Tage des gesteigerten Daseins

ERSCHEINEN Eine Pilgerfahrt dahin, wo alles Wünschen und Hoffen aufhört: Eugen Ruges neuer, kleiner, kontemplativer Roman „Cabo de Gata“

Solche Bücher können unglaublich kitschig werden. „Cabo de Gata“ ist überhaupt nicht kitschig

VON DIRK KNIPPHALS

Zu den schwierigsten Aufgaben der Literatur gehört es, tiefe, transzendente Momente darzustellen. Man darf solche Momente nicht einfach beschreiben, man muss sie erscheinen lassen.

Der Philosoph Martin Seel hat das in seinem Ästhetikbuch „Die Macht des Erscheinens“ gut erklärt. „Die entscheidende Differenz der ästhetischen Wahrnehmung zu aller theoretischen und praktischen Sondierung“ ist, sagt Seel: „sie lässt uns einen Sinn für die vergehende Gegenwart des Lebens gewinnen.“ Und weiter: „Wir nehmen hier keine andere als die Welt der sinnlichen Objekte wahr, aber wir nehmen sie durchaus anders wahr: mit einem gesteigerten Gefühl für das Hier und Jetzt der Situation, in der sich die Wahrnehmung ereignet.“

Sinn für vergehende Gegenwart, gesteigertes Gefühl für das Hier und Jetzt – das sind Stichworte, die gut auf Eugen Ruges neuen, kleinen, kontemplativen Roman „Cabo de Gata“ passen. Cabo de Gata ist ein kleiner Ort im Süden Spaniens, auf Deutsch: Kap der Katze, schon mit diesem Ortsnamen ist man drin im literarischen Spiel. Dorthin lässt Ruge, der Buchpreisträger von 2011, etwa Mitte der Neunziger einen Aussteiger aus Prenzlauer Berg reisen, fliehen und irgendwo auch pilgern (er weiß es selbst nicht so recht). Arbeit, Wohnung, Krankenkasse hat er gekündigt. Eine Trennung liegt hinter ihm. 123 Tage lang versucht er, dort einen Roman zu schreiben. Was misslingt. Dafür begegnet er – ja, was eigentlich? Sich selbst. Der Weite der Welt. Einigen Bewohnern und anderen Reisenden. Seiner toten Mutter in Gestalt einer Katze. Von einer als „Weltbegegnung vollzogene Selbstbegegnung, der es um nichts weiter als diese Begegnung geht“, spricht Martin Seel noch aus anderem Anlass. Es trifft auch hier.
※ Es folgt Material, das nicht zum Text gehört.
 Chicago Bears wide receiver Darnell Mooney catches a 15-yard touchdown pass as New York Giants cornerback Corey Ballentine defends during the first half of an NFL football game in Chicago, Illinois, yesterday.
Man darf dieses kleine Buch nicht beschweren. Auf gar keinen Fall darf man es als Umsetzung eines Programms lesen, auch nicht einer Ästhetik des Erscheinens. Eher ist es der Versuch, ein Versprechen einzulösen, das die Literatur mit sich führt und das auch dieses Programm trägt: dass man in ihr einen Ton treffen könne, in dem sich die Geschichte, redlich, rein, von selbst erzählt.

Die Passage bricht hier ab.